------ Input ------
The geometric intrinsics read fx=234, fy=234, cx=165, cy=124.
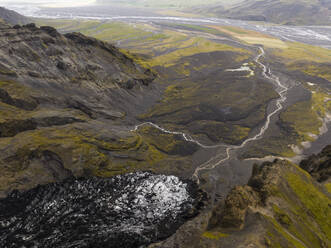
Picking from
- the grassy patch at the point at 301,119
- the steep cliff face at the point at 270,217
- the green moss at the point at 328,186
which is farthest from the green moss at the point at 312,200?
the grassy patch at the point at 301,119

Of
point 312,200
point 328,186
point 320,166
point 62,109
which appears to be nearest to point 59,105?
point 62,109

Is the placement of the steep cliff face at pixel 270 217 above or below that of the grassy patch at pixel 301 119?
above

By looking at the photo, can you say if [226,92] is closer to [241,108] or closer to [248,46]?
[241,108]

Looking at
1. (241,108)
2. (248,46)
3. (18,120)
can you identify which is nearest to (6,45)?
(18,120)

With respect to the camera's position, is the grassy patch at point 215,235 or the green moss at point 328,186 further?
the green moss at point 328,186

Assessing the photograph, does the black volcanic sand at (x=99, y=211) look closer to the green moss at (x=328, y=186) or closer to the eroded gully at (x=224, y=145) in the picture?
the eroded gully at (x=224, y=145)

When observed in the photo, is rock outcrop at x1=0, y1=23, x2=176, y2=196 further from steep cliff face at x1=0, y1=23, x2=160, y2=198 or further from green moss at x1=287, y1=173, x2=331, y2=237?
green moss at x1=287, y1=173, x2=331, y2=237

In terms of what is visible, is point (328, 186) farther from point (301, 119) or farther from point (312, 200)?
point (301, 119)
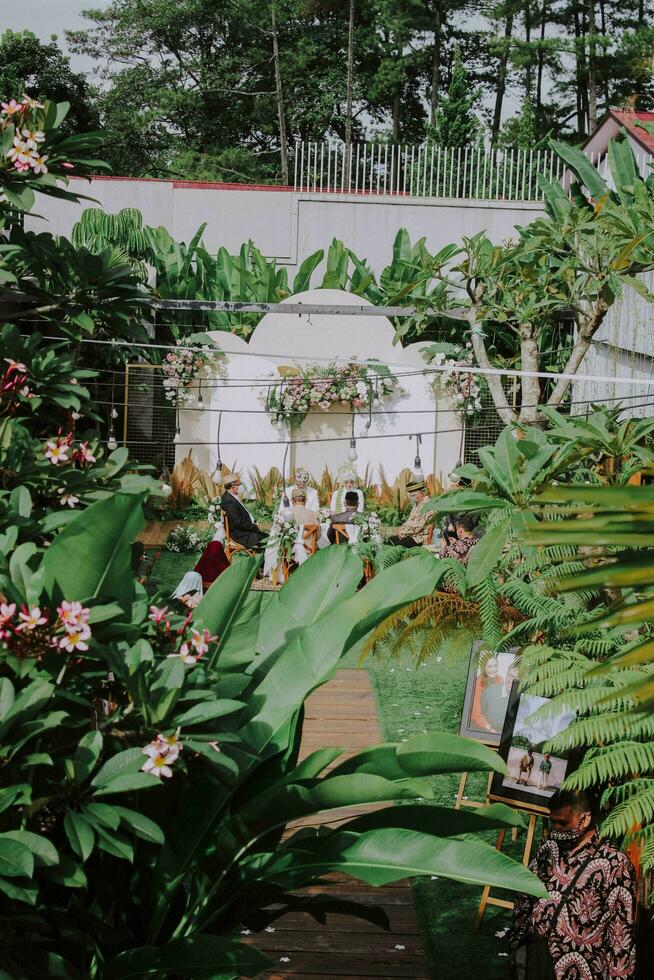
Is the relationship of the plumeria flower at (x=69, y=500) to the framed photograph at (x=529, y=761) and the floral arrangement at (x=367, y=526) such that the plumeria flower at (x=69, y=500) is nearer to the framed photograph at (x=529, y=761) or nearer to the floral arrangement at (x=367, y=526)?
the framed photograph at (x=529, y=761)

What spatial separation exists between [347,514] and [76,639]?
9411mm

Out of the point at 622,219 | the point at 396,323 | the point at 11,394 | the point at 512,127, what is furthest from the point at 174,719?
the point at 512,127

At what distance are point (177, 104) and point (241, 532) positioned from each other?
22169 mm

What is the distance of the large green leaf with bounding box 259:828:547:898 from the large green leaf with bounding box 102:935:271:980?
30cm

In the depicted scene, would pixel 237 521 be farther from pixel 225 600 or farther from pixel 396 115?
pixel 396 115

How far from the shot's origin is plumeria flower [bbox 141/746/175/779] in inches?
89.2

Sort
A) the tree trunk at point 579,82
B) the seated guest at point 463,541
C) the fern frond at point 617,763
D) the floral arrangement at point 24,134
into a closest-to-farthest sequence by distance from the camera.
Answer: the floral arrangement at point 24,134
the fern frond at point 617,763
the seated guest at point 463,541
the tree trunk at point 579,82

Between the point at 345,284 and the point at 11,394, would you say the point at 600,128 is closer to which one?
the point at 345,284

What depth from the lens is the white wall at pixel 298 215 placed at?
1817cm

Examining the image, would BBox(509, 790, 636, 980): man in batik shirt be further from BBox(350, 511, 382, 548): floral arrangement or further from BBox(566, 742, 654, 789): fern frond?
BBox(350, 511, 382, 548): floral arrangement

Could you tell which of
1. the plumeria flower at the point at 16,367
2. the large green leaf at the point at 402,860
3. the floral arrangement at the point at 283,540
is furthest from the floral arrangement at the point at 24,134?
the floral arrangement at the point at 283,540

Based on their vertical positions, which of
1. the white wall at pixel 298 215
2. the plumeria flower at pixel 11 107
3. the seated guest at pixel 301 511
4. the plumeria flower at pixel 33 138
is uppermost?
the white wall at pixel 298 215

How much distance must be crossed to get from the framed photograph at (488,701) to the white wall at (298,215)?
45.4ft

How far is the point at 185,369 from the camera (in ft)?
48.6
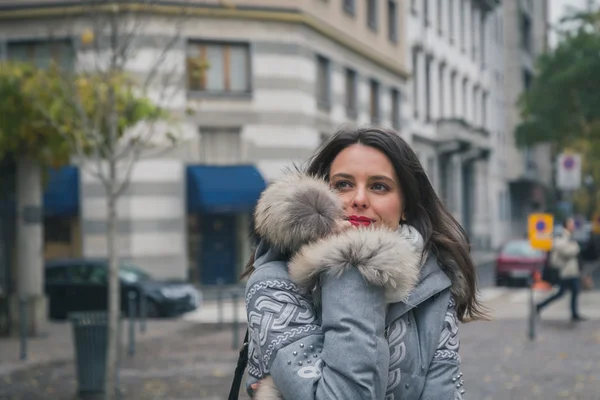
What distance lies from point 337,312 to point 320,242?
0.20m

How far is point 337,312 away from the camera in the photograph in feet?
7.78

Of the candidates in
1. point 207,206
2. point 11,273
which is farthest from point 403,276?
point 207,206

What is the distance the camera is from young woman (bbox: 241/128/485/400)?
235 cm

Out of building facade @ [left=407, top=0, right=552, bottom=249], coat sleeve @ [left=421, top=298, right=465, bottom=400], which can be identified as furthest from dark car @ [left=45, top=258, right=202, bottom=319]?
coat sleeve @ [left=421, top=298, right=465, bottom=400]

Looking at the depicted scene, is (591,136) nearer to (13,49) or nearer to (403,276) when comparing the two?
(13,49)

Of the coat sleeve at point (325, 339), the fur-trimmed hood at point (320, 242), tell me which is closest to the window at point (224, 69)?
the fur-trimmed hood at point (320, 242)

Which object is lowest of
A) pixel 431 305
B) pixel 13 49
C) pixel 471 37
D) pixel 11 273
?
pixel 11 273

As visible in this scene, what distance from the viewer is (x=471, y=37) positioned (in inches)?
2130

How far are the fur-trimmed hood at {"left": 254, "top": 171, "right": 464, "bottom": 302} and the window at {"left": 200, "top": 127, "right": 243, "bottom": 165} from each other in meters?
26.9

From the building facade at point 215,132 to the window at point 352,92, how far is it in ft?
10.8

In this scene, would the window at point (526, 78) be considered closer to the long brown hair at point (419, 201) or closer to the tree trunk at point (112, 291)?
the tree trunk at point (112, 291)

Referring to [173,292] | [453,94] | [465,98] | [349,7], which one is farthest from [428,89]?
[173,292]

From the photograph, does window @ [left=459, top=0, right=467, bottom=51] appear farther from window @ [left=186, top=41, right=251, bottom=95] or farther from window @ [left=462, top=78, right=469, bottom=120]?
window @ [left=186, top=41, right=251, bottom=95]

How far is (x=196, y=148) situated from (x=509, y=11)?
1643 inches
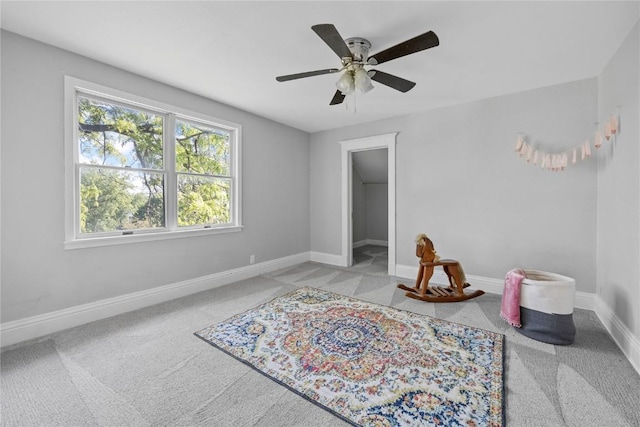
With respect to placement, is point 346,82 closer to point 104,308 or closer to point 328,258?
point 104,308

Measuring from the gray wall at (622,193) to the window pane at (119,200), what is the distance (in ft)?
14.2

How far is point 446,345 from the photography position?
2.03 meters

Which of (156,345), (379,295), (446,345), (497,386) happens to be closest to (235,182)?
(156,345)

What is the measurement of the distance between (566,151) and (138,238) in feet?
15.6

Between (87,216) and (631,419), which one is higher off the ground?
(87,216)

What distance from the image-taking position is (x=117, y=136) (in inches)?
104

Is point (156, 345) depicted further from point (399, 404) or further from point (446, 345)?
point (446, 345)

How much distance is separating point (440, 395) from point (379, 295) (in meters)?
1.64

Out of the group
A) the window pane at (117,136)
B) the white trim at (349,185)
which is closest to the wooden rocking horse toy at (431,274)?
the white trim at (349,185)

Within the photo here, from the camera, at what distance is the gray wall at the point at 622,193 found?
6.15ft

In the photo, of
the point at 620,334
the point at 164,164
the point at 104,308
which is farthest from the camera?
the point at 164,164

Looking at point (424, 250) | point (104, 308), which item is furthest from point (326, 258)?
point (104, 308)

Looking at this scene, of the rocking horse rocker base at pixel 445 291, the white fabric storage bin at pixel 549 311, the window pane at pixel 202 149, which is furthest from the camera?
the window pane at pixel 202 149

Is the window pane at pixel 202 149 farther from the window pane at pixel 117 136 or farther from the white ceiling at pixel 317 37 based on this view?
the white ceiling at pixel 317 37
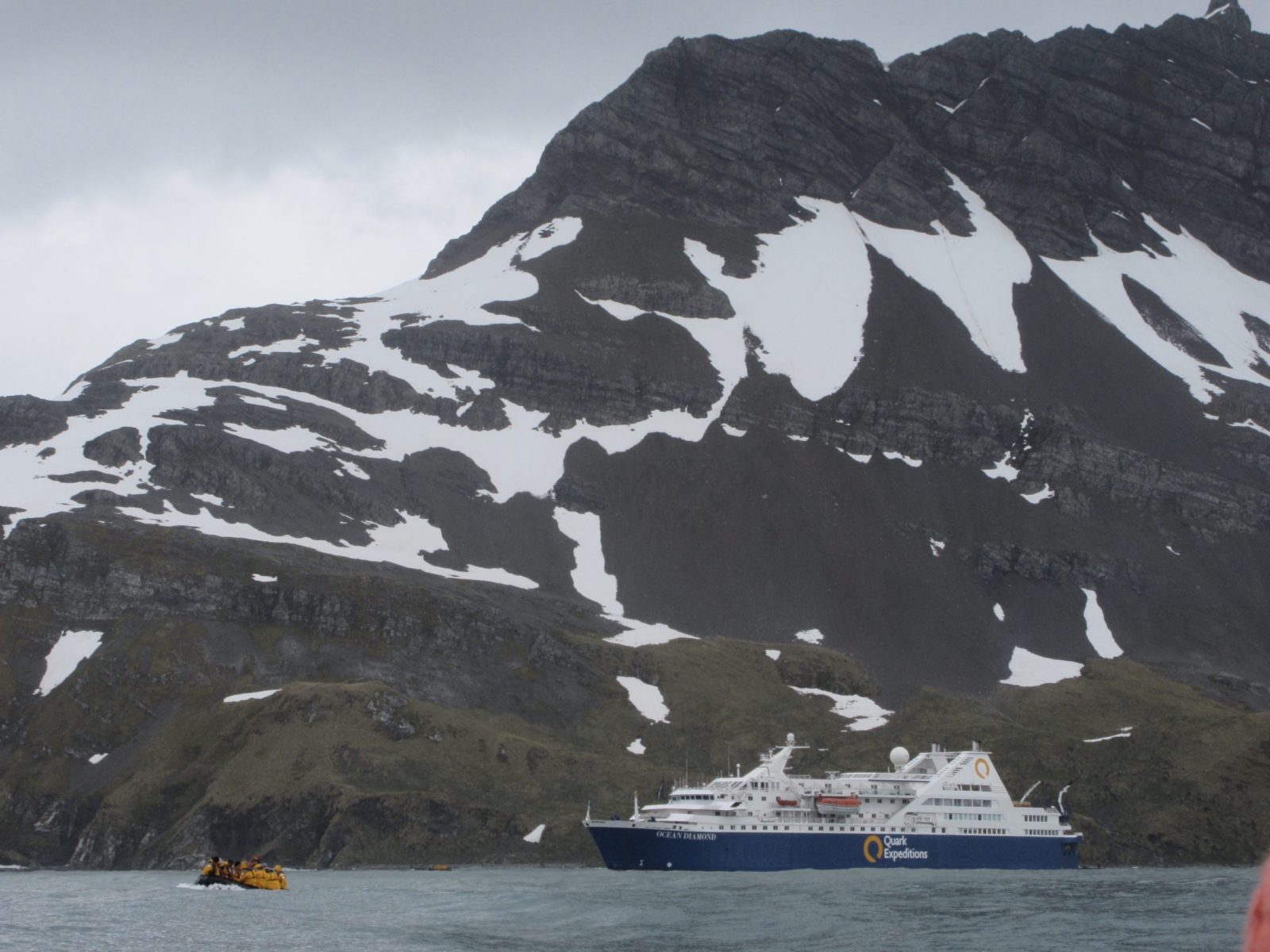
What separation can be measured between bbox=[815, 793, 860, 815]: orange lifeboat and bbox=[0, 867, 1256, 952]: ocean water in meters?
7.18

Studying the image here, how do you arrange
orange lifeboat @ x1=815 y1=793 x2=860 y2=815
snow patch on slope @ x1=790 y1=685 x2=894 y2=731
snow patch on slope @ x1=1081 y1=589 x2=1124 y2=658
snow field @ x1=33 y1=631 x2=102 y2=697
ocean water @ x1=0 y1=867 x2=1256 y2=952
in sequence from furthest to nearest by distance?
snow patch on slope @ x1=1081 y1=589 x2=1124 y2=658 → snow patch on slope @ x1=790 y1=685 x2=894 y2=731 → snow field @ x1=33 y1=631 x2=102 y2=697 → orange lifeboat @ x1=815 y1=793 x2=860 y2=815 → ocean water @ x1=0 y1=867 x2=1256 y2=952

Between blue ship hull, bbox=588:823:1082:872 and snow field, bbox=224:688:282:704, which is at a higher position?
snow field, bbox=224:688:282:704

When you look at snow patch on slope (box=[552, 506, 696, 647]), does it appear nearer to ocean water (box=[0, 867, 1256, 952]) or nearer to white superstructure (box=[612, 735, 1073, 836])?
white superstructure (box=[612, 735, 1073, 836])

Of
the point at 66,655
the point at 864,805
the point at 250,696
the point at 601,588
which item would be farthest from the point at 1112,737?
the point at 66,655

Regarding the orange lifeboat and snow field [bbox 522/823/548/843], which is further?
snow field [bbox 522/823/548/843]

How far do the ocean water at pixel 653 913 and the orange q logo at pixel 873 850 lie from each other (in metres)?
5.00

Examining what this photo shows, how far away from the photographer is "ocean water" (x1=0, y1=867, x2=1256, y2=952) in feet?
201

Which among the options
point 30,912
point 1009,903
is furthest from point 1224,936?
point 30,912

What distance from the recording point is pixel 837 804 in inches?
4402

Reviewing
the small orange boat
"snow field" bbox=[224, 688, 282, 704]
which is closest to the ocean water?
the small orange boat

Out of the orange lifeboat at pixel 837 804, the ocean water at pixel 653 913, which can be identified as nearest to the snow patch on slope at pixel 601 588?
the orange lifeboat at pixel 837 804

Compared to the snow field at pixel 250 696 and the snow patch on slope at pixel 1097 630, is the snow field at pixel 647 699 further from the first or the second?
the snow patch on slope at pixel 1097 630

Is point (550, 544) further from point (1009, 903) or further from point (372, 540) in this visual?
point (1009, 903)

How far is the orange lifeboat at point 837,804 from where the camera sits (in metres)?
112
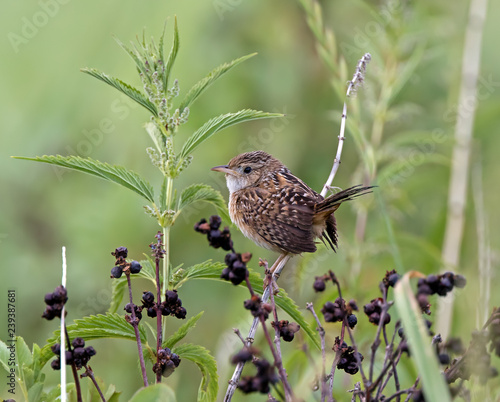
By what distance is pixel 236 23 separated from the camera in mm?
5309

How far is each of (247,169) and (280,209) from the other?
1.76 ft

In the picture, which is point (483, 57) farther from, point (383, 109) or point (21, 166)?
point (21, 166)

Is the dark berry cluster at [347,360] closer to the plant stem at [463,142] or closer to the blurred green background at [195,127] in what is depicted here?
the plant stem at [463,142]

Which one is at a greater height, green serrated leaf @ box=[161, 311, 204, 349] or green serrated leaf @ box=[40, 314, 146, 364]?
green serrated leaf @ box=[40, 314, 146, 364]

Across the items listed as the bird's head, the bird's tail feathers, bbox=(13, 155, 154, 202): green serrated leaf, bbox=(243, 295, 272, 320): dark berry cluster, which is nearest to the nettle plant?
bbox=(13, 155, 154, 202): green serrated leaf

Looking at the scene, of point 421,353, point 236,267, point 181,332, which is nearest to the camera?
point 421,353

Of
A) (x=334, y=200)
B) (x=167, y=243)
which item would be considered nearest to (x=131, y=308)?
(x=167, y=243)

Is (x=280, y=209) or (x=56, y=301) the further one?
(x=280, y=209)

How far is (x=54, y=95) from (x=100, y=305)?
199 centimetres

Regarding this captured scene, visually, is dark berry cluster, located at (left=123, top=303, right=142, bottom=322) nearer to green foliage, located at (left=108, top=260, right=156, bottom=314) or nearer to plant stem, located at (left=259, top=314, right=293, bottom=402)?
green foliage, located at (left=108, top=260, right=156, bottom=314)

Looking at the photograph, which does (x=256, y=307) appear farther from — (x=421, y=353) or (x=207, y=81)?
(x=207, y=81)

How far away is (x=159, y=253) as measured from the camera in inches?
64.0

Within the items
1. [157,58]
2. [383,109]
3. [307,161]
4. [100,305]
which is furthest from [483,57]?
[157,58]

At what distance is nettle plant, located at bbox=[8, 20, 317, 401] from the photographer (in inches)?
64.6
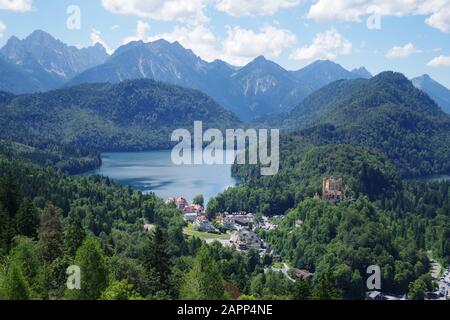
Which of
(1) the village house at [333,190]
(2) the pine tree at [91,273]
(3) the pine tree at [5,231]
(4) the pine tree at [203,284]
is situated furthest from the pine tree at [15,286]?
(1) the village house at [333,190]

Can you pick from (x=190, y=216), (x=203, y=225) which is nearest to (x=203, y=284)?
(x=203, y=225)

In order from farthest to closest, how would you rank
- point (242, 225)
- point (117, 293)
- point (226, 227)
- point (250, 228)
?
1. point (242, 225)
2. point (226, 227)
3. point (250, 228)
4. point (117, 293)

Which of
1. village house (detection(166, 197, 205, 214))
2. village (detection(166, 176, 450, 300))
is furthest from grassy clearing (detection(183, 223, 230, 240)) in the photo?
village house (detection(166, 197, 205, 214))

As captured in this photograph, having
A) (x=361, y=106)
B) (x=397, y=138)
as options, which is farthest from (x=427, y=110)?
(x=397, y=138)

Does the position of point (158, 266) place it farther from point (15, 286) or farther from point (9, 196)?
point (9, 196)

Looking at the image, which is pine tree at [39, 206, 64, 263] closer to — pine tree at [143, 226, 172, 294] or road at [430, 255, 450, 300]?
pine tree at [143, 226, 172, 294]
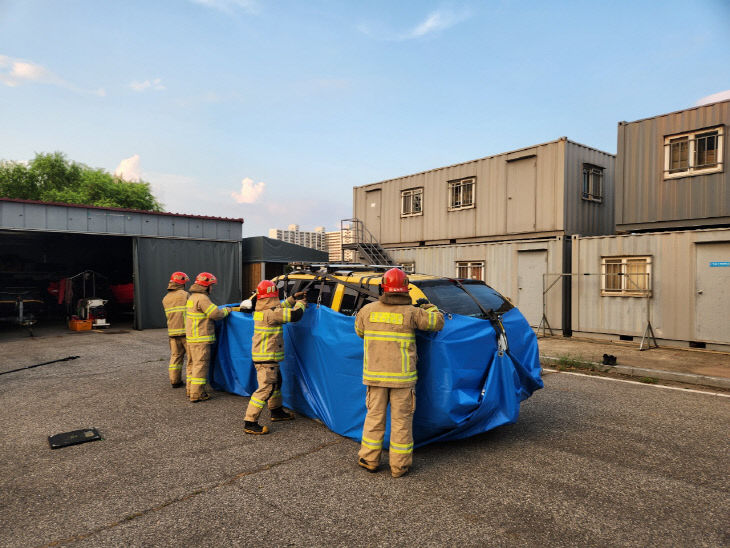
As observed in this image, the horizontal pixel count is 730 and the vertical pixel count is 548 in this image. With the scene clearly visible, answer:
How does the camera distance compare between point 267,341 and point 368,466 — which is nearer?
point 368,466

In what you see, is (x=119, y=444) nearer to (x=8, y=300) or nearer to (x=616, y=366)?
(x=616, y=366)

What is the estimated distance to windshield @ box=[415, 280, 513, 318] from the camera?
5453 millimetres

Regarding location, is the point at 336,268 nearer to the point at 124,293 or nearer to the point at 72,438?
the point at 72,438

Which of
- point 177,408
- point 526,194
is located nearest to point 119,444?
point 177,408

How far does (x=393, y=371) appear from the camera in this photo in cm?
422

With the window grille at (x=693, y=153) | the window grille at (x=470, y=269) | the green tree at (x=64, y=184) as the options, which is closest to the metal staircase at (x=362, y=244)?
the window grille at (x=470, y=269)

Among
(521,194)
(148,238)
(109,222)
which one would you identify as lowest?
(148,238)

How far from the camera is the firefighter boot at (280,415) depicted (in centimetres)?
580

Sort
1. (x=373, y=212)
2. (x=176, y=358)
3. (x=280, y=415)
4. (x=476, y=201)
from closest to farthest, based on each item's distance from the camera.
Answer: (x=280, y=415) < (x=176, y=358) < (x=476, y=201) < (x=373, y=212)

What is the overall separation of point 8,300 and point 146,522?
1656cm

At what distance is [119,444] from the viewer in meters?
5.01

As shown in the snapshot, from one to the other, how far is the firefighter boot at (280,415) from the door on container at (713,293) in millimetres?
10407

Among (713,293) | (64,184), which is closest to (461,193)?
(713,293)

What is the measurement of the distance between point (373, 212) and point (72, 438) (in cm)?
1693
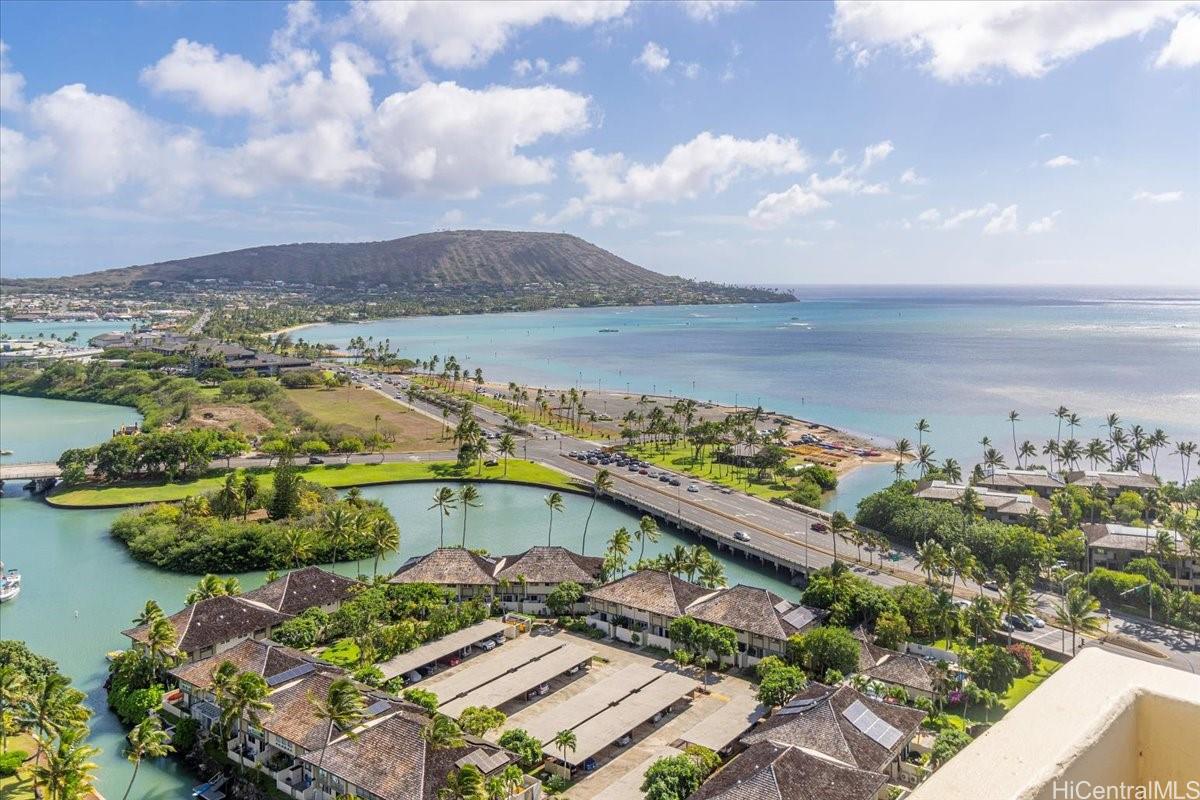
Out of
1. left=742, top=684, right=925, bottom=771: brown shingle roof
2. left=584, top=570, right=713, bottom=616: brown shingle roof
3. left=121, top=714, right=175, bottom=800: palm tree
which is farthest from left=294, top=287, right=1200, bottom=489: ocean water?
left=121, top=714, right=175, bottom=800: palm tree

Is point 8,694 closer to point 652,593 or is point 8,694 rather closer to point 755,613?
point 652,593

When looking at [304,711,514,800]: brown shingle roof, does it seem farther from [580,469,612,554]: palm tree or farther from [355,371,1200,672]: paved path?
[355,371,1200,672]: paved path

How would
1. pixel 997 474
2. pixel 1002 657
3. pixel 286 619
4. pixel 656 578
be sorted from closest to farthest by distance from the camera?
------
#### What you should do:
Output exactly the lines from the line with "What is the overall" to the last line of the records, including both, and leave every picture out.

#### The response:
What is the overall separation of point 8,300 and point 146,522?
1656cm

At what distance is [119,444] from the viewer in meters?
5.01

As shown in the snapshot, from one to the other, how far is the firefighter boot at (280,415) from the door on container at (713,293) in millimetres?
10407

Among (713,293) | (64,184), which is closest to (461,193)?
(713,293)

What is the measurement of the distance between point (373, 212) and point (72, 438) (in cm)?
1693
Out of
1. left=742, top=684, right=925, bottom=771: brown shingle roof
2. left=584, top=570, right=713, bottom=616: brown shingle roof
3. left=121, top=714, right=175, bottom=800: palm tree
which is farthest from left=294, top=287, right=1200, bottom=489: ocean water?
left=121, top=714, right=175, bottom=800: palm tree

Is point 8,694 closer to point 652,593 or is point 8,694 rather closer to point 755,613?
point 652,593

When looking at [304,711,514,800]: brown shingle roof, does it seem farther from [580,469,612,554]: palm tree or farther from [355,371,1200,672]: paved path?
[355,371,1200,672]: paved path

How would
1. pixel 997 474
2. pixel 1002 657
3. pixel 286 619
4. pixel 656 578
be sorted from closest to farthest by distance from the camera?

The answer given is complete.